==== Data provided

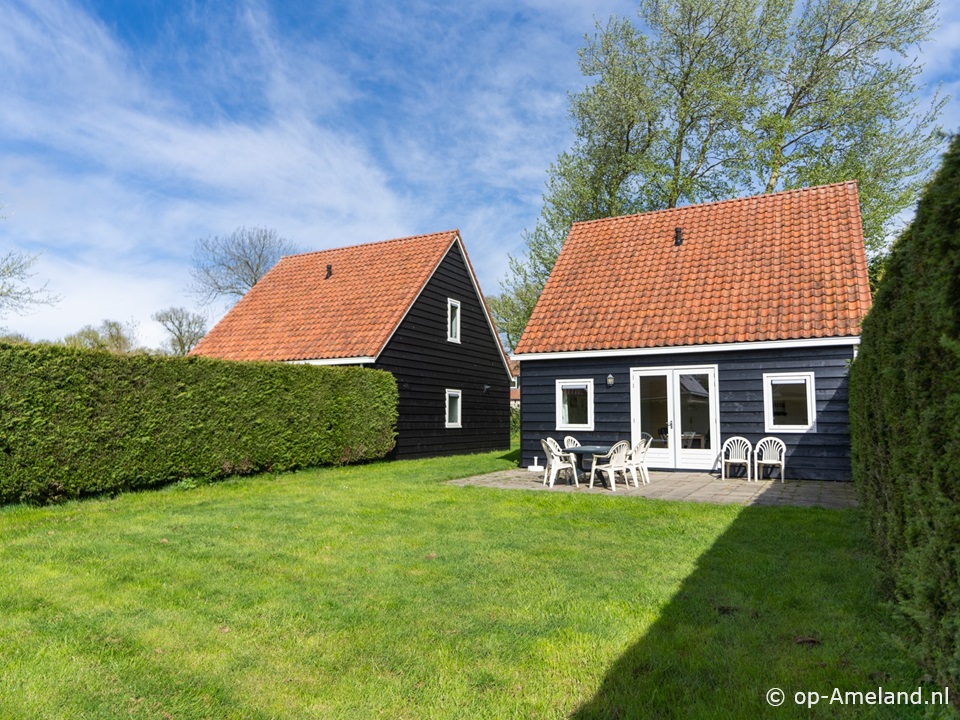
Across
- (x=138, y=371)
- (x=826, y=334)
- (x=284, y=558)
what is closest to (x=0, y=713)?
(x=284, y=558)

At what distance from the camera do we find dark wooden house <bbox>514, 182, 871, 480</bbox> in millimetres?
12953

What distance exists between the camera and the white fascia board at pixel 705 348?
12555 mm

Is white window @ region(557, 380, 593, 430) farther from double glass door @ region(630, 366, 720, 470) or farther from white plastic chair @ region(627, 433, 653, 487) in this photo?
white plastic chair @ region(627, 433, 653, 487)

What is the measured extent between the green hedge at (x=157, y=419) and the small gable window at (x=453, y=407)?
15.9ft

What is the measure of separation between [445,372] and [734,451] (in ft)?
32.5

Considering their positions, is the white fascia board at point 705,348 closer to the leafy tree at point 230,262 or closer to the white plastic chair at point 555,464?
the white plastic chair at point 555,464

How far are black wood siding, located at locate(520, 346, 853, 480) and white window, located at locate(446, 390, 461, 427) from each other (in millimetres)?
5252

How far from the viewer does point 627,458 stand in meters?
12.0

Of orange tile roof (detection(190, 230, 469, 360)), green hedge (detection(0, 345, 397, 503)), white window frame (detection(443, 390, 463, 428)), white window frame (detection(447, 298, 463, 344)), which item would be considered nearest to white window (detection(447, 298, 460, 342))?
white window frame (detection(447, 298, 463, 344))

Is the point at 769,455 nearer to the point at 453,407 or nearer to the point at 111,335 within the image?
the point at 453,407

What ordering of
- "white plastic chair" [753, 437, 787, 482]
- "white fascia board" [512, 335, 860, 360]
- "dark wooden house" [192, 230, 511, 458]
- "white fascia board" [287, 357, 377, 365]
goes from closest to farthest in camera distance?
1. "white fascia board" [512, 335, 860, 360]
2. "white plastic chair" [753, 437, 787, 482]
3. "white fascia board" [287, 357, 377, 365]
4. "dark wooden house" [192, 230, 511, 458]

========
==== Data provided

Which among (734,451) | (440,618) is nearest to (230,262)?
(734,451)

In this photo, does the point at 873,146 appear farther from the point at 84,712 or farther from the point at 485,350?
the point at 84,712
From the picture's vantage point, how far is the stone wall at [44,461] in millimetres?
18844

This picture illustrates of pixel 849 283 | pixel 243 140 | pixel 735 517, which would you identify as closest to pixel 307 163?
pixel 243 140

========
==== Data provided

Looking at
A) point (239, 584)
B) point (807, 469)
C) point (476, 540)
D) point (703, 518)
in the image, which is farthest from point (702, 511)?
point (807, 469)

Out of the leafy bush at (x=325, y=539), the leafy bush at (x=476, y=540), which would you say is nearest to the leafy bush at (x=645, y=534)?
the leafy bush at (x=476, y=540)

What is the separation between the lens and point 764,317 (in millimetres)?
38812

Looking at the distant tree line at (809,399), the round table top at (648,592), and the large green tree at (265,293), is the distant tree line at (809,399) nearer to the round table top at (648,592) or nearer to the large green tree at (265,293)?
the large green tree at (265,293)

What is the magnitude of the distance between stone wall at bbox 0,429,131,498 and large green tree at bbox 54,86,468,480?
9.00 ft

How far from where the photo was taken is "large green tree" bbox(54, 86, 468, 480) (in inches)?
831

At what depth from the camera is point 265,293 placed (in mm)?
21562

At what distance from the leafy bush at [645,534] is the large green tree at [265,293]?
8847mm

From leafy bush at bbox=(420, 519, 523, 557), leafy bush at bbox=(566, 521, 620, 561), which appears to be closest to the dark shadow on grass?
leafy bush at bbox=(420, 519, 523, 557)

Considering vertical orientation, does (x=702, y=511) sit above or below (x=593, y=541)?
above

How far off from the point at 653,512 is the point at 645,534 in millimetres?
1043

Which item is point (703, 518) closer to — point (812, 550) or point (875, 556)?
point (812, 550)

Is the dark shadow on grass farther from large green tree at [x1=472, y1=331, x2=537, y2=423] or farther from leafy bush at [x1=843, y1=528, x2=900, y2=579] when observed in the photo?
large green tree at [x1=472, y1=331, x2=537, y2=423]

========

What is required ▸
Extract each line above that contains the word "nearest", copying every such line in full.

Finished task ▸
Of orange tile roof (detection(190, 230, 469, 360)), green hedge (detection(0, 345, 397, 503)), white window frame (detection(443, 390, 463, 428)), white window frame (detection(447, 298, 463, 344)), which item would be considered nearest to white window (detection(447, 298, 460, 342))?
Which among (734,451) | (440,618) is nearest to (230,262)?
Out of the leafy bush at (x=325, y=539), the leafy bush at (x=476, y=540), which would you say is nearest to the leafy bush at (x=645, y=534)?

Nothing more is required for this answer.